> Short exercise: Reproduce the data exactly and drop any pictures it holds.

— START Input —

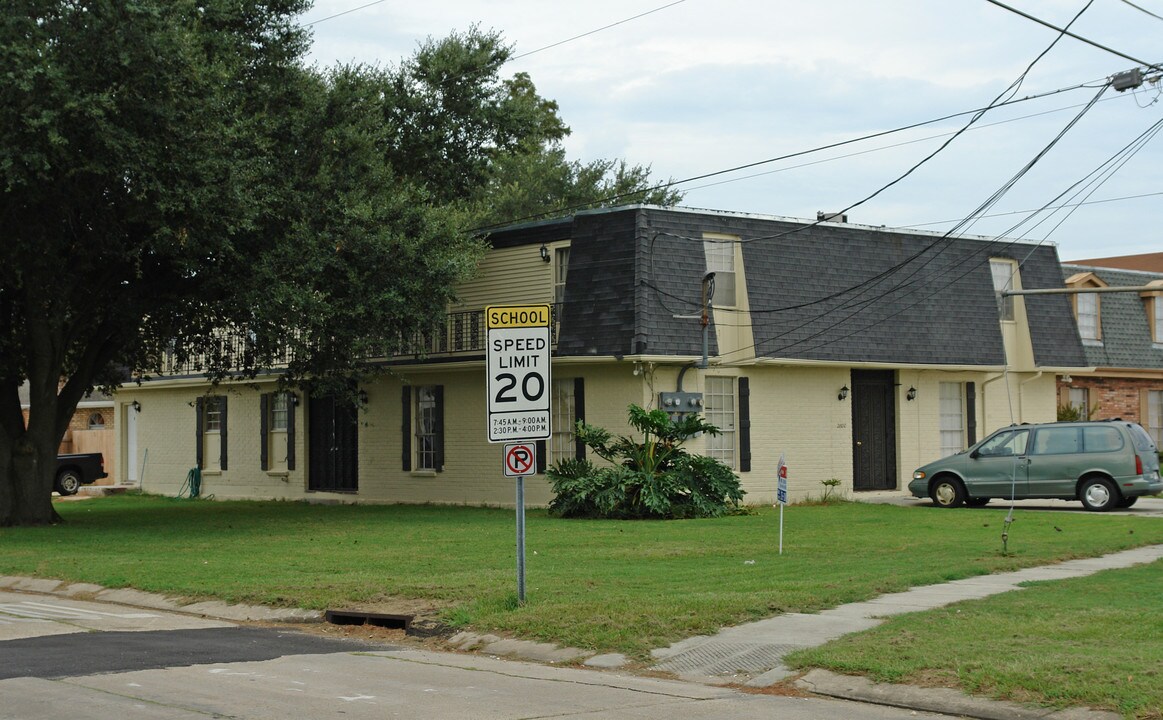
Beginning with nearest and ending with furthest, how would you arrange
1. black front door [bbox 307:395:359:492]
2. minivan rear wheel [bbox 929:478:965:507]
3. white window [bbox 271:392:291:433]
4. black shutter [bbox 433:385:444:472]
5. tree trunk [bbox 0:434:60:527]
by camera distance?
tree trunk [bbox 0:434:60:527]
minivan rear wheel [bbox 929:478:965:507]
black shutter [bbox 433:385:444:472]
black front door [bbox 307:395:359:492]
white window [bbox 271:392:291:433]

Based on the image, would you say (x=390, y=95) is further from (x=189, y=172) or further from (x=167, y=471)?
(x=167, y=471)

— END Input —

> Result of the task:
Beginning with nearest and ending with furthest, how would you arrange
1. black front door [bbox 307:395:359:492]
2. minivan rear wheel [bbox 929:478:965:507]
3. white window [bbox 271:392:291:433]
4. black shutter [bbox 433:385:444:472]
5. tree trunk [bbox 0:434:60:527]
by camera distance?
tree trunk [bbox 0:434:60:527]
minivan rear wheel [bbox 929:478:965:507]
black shutter [bbox 433:385:444:472]
black front door [bbox 307:395:359:492]
white window [bbox 271:392:291:433]

Based on the image, would you say (x=390, y=95) is further from (x=189, y=172) or further from (x=167, y=471)?
(x=167, y=471)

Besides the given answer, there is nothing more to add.